------ Records to process ------

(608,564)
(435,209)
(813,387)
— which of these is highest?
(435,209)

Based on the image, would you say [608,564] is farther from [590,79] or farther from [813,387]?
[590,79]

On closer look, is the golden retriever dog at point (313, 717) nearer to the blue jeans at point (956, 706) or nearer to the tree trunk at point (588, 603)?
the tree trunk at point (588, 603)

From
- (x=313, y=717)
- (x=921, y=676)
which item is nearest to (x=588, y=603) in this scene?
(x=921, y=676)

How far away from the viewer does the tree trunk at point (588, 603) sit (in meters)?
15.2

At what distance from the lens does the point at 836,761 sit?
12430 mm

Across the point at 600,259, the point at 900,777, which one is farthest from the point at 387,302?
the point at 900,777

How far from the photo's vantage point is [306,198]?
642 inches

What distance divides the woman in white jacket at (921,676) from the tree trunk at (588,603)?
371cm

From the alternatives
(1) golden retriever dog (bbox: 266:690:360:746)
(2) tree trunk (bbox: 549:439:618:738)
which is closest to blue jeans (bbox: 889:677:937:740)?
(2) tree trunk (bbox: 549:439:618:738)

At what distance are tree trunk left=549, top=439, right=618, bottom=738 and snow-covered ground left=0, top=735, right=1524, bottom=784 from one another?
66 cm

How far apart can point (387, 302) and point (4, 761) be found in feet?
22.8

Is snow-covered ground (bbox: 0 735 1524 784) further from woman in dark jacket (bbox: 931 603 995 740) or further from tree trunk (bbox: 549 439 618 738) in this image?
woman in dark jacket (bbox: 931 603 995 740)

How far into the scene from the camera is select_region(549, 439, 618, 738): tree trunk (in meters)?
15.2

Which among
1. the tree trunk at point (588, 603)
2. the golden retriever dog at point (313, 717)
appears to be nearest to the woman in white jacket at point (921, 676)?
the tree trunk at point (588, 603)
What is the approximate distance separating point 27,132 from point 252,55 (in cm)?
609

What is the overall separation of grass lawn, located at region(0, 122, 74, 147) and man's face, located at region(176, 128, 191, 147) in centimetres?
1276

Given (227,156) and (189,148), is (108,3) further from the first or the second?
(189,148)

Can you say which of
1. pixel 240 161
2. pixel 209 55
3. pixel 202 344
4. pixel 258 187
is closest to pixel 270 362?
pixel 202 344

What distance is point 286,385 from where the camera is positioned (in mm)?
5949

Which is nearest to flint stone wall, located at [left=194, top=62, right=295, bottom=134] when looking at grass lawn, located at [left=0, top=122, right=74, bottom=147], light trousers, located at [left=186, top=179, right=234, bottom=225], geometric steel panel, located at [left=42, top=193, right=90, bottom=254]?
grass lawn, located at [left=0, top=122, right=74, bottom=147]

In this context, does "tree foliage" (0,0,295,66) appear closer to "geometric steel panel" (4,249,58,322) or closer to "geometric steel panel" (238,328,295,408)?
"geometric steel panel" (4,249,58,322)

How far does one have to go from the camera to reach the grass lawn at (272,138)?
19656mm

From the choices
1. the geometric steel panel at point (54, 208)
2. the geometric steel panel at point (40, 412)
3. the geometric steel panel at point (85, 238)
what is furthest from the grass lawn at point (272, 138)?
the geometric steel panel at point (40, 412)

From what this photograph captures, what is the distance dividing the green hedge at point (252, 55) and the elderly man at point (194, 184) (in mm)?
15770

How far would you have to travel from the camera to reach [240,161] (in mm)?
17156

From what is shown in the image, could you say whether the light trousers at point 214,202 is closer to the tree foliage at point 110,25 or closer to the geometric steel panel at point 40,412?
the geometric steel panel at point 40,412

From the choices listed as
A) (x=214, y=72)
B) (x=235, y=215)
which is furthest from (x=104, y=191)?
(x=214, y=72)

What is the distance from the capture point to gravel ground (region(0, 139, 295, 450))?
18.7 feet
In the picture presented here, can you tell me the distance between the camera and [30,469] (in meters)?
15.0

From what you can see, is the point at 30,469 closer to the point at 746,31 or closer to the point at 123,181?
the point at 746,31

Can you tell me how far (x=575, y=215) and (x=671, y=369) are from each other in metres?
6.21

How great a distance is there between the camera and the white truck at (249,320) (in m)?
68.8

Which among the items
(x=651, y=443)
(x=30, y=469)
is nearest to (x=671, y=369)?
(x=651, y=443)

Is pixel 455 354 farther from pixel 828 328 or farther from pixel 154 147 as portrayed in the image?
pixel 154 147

------

Exercise - Starting with the line that contains "How far would", repeat each line through the last one exactly as it appears. Include both ends and nothing more.

Final result -
How far would you have to travel from the camera to reach [240,161] (in mm)?
17156

From what is shown in the image, could you say whether the light trousers at point 214,202 is closer to the tree foliage at point 110,25 or closer to the geometric steel panel at point 40,412?
the geometric steel panel at point 40,412

From the choices listed as
A) (x=214, y=72)
B) (x=235, y=215)
which is furthest from (x=104, y=191)?
(x=214, y=72)

What is the distance from the capture point to gravel ground (region(0, 139, 295, 450))?
18.7 feet
In the picture presented here, can you tell me the distance between the camera and [30,469] (in meters)?
15.0

From what you can see, is the point at 30,469 closer to the point at 746,31 or closer to the point at 123,181?
the point at 746,31

Can you tell me how far (x=575, y=215) and (x=671, y=369) are from each other in metres?
6.21

How great a distance is there between the camera and the white truck at (249,320) (in m)?
68.8

Which among the items
(x=651, y=443)
(x=30, y=469)
is nearest to (x=671, y=369)?
(x=651, y=443)

Is pixel 455 354 farther from pixel 828 328 or farther from pixel 154 147 as portrayed in the image?
pixel 154 147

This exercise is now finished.